Primeira mulher com registro de treinadora da CBF, Nilmara Alves comanda o Manthiqueira

Estadão Conteúdo
25/02/2018 às 15:13.
Atualizado em 03/11/2021 às 01:34
 (Manthiqueira/Divulgação)

(Manthiqueira/Divulgação)

O futebol brasileiro quebra um tabu dando a Nilmara Alves o registro de técnica profissional. É a primeira mulher nesta condição no País, mas já houve outras no Chile e na França, por exemplo. A treinadora, de 36 anos, comanda com voz macia, mas firme, os marmanjos do Manthiqueira, time de Guaratinguetá, no interior de São Paulo. Como todo treinador no Brasil, enfrenta resistência quando a equipe vai mal e dribla os preconceitos com progressos interessantes na carreira.

O mais recente obstáculo superado foi ter conseguido, no mês passado, se tornar a primeira mulher a ter o registro de treinadora na CBF. Foi um reconhecimento, pois o começo na carreira se deu em 2012, quando o presidente do Manthiqueira, Dado de Oliveira, apostou na então preparadora física da base para conduzir o time de cima. O clube disputa nesta temporada a Série A3 do Campeonato Paulista.

Os anos no cargo, porém, não fizeram os torcedores mais críticos se acalmarem nas fases ruins da equipe. "Às vezes a nossa torcida reclama e fala que mulher tem de estar na cozinha, em casa ou que não entende nada de futebol", contou Nilmara Alves, que aprendeu a ignorar o preconceito. Ex-zagueira de times do interior, ela abriu mão da carreira para estudar educação física. Enfrentou a desconfiança da família quando estreou como treinadora. Zelosos, os pais temiam a fúria dos torcedores.

O Estado viajou no final de semana passado até Itapira (SP) para acompanhar Nilmara Alves durante um jogo oficial. Da chegada ao estádio até a saída dele após empate por 1 a 1 com o Mogi Mirim, a técnica mostrou-se tranquila e cuidadosa. Para evitar constrangimentos, ela aguarda do lado de fora do vestiário enquanto os jogadores trocam de roupa ou tomam banho. Só depois de tudo pronto ela entra.

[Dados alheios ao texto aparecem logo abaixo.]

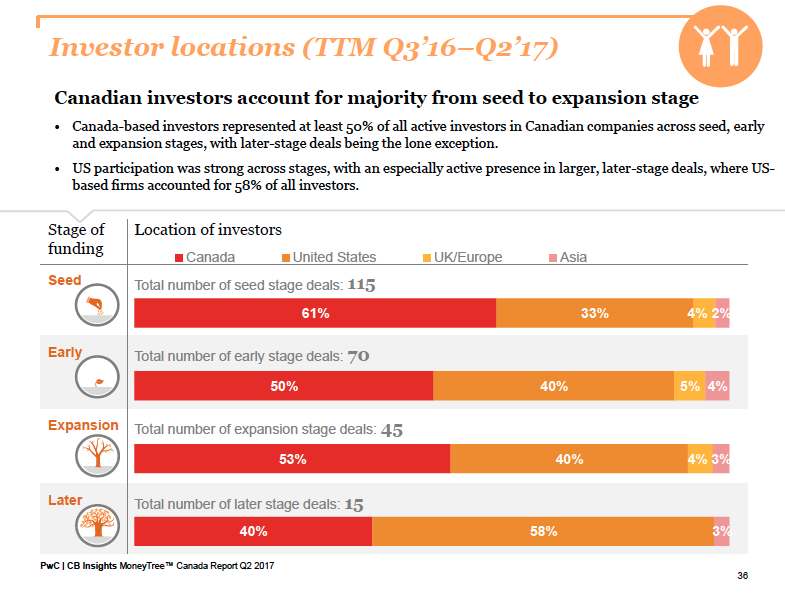 Investor locations (TTM Q3'16–Q2'17)

Canadian investors account for majority from seed to expansion stage

• Canada-based investors represented at least 50% of all active investors in Canadian companies across seed, early and expansion stages, with later-stage deals being the lone exception.

• US participation was strong across stages, with an especially active presence in larger, later-stage deals, where US-based firms accounted for 58% of all investors.

Stage of funding

Location of investors

Canada United States UK/Europe Asia

Seed

Total number of seed stage deals: 115

61% 33% 4% 2%

Early

Total number of early stage deals: 70

50% 40% 5% 4%

Expansion

Total number of expansion stage deals: 45

53% 40% 4% 3%

Later

Total number of later stage deals: 15

40% 58% 3%

PwC | CB Insights MoneyTree™ Canada Report Q2 2017

36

Nilmara Alves é calma e não fala palavrões. Durante a partida, permanece em pé o tempo todo, gesticula muito, mas não grita. "Eu sou mais tranquila e observadora. Tenho um auxiliar de voz mais grossa, então às vezes eu peço para ele dar os recados quando não consigo".

JORNADA DUPLA - Nilmara Alves divide o futebol com o trabalho diário em Aparecida do Norte (SP), cidade vizinha a Guaratinguetá, onde é funcionária pública e trabalha em uma creche. "No Manthiqueira, trabalho mais por amor do que pelo salário". Seus treinos costumam ser marcados para o final da tarde, após o expediente na creche. A jornada dupla impede a sua presença em algumas partidas fora de casa. Mas isso está no contrato e foi combinado.

Os jogadores já se acostumaram com sua presença, mas ainda são questionados pelos colegas sobre como é o comando da "professora". "Ela é discreta, mas a gente sabe o quanto conhece de futebol e o tanto que nos passa de ensinamentos", disse o zagueiro e capitão Leonardo. No último domingo, a reportagem acompanhou a sua preleção. Umas de suas dicas aconteceu: o time rival começaria em ritmo forte, mas cansaria.

A presença de Nilmara Alves em um ambiente ainda masculino se tornou natural no Manthiqueira a ponto de os atletas se esquecerem dela quando conversam sobre outras temas, como namoradas. "Homem é meio ‘bocudo’, né? Não está nem aí e fala besteira mesmo. Então, quando a gente vê que ela está por perto, tenta dar uma segurada, mas às vezes escapa", admitiu o capitão.

Responsável por contratar Nilmara Alves, o presidente do Manthiqueira se orgulha da escolha. Dado de Oliveira disse ter apostado nela justamente pela discrição. "Não gosto de treinador que grita e fica ‘cantando’ a jogada. Futebol é uma arte. O jogador precisa ser artista e ter liberdade para criar em campo", comentou.

O dirigente diz enxergar na treinadora uma sensibilidade maior para lidar com o elenco. Responsável pela efetivação de Nilmara Alves, ele garante sofrer com as broncas da torcida. "O futebol é um meio machista. Para todos os efeitos a mulher não tem pulso nem qualificação. O engraçado é que quando a gente ganha, não acontece nada", disse.

Calejada com o preconceito, Nilmara Alves ignora os ataques e não vai desistir. O próximo objetivo da carreira é fazer o curso de técnicos na CBF.